More Than a Fast Track for Patent Disputes

Texas is a Growing Hub of IP Activity

Texas courts becoming less favorable than they once were for parties filing patent suits has not stopped the Lone Star state from becoming home to a wide range of IP owners and advisers.

The state may play second fiddle to the SF Bay Area as IP king, but it manages to be home to as many Fortune 500 companies as California (57), innovative SMEs, law firms and patent licensing businesses and analysts.

A lot has been written about the patent friendly courts in ED-TX, such as Marshall, Texarkana and Tyler.

With cases now taking 18 months or longer to be heard, three longtime judges retiring, and recent favorable decisions for patent defendants, Texas may not be somewhat less attractive to plaintiffs. But this evolution  has not stopping a broad range of IP-centric businesses from making the state their home.

Conditions unique to Texas include leading universities and medical research centers, NASA, a central location between the Silicon Valley and the Northeast, mild winters, and, let us not forget, no state income taxes. (Texas is one of seven states.)

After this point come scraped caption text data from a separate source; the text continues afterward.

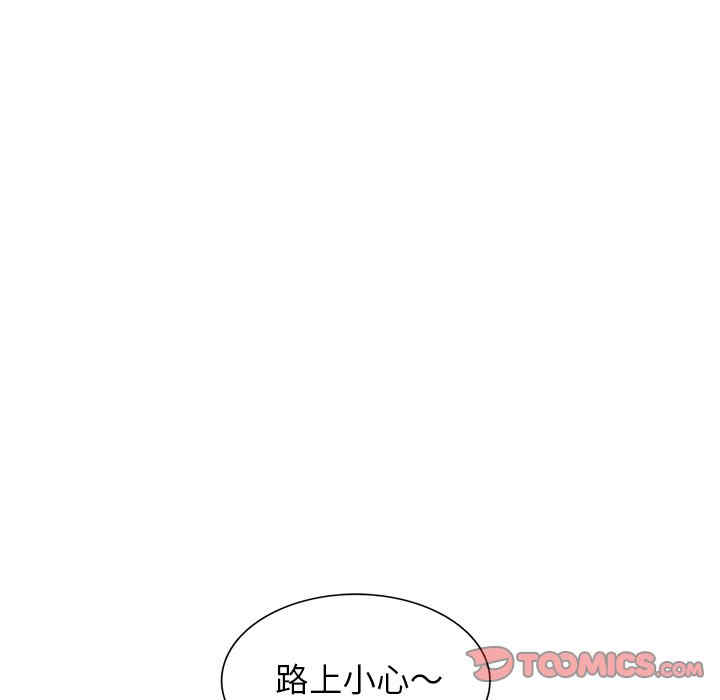 第98张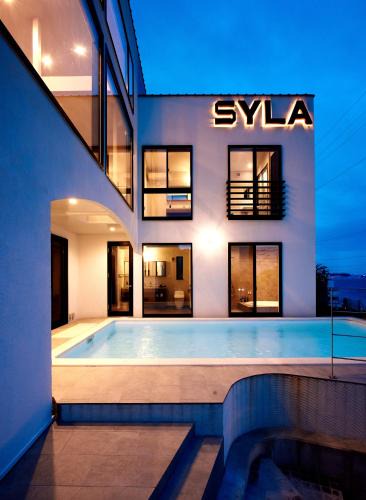 Yokosuka House | 葉山 Syla Hotel Zushi-Hayama Pool Villa
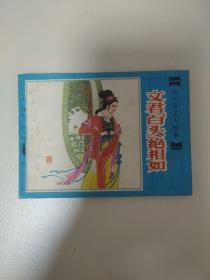 连环画 文君(白头)绝相如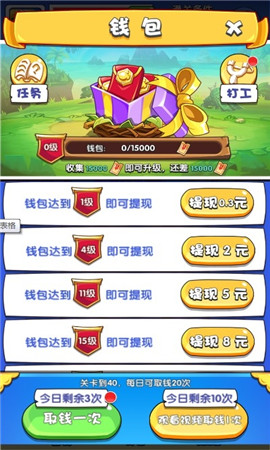 开心萌宠消截图欣赏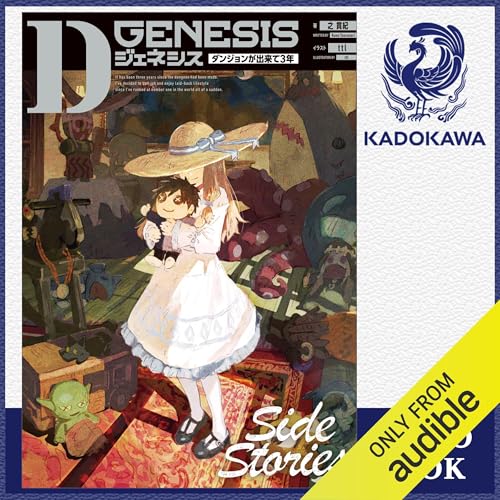 『Dジェネシス ダンジョンが出来て3年』 小説9巻せット Dジェネシス ダンジョンが出来て3年 Side Stories」之貫紀 [新文芸
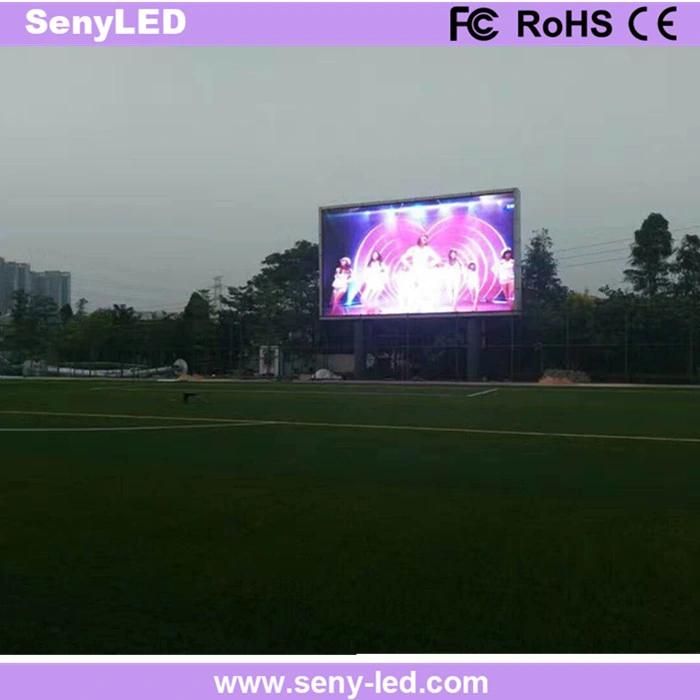 High Bright Outdoor Full Color LED Display for Video Advertising
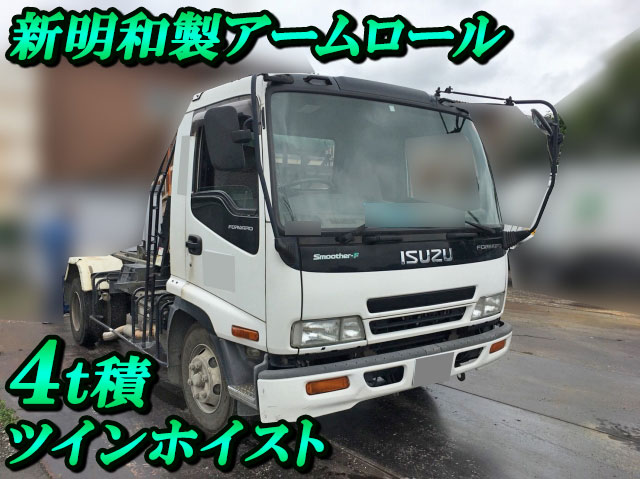 ISUZU Forward Arm Roll Truck PB-FRR35E3S 2004 335,000km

Texas IP players include (in no particular order):

Houston:

Johnson Space Center, NASA

Texas Medical Center, largest medical complex in the world

Prof. Paul Janicke, U. of Houston, patent dispute research

Personalized Media Communications (inventor-owned licensing business), Gerald Holtzman and Boyd Lemna are in Sugar Land

Pluritas, IP transactions firm with Partner Craig Carothers in Pearland

Patent valuation experts include Walt Bratic (formerly PwC) and Jim Woods (UHY Advisors), Chris Bakewell (Duff & Phelps),  Alan Ratliff (Stoneturn), James Nawrocki, (IPC Group)

Joby Hughes, co-founder Altitude Capital Partners

Dallas-Fort Worth-Plano  (“Silicon Prairie”):

AT&T (top 25 in U.S. patents)

Kimberly-Clark (more than 10,000 patents)

Texas Instruments (semiconductor and other patents)

Celanese (specialty chemicals)

Acacia Research Group NASDAQ: ACTG (licensing business), Dooyong Lee

IP Navigation Group, Dallas, Erich Spangenberg (successful NPE)

Keith Ugone, Analysis Group

Lockheed Martin

Perot Systems

Austin (“Silicon Hills”):

Dell (patents and trademarks)

Patent Calls (patent analysis, Dr. Jose Melendez)

Gametime IP (leading patent blog from Patrick Anderson)

Innography (patent analysis software)

South by Southwest (music, film and emerging technology conferences)

Freescale Semiconductor (patents/licensing)

Marshall:

Lodsys Group (licensing company, sometimes associated with Intellectual Ventures)

Tyler:

Eolas (Internet technology provider; successfully sue Microsoft for $521M )

Law Firms with significant IP practices for plaintiffs and defendants include – Sidley & Austin, Fish & Richardson, Baker Botts, Fulbright Jaworski, McKool Smith, Susman Godfrey. (Susman Godfrey, and the firm of Heim, Payne Chorush was one of the first boutique firms to focus almost exclusively on plaintiff-centric contingency patent litigation.)

Universities – Texas is home to three universities that have received the tier-one designation: The University of Texas at Austin, Texas A&M University (College Station (60 miles north of Houston) and the private Rice University (Houston).

As of 2010 it shares the top of the list of the most Fortune 500 companies with California at 57. With a growing base of industry, the state leads in many industries, including agriculture, petrochemicals, energy, computers and electronics, aerospace, and biomedical sciences. It leads the nation in export revenue since 2002 and has the second-highest gross state product.

*     *     *

My apologies to those that may have been left off of the list. It was not intentional. The point of this is that when it comes to innovation and IP rights Texas is cookin’, and not just in the in the Eastern District. The state represents a unique blend of patent-centric businesses and innovation in a good position to grow.

Only a handful are there for the courts. None that I am aware of are planning to relocate to Delaware anytime soon.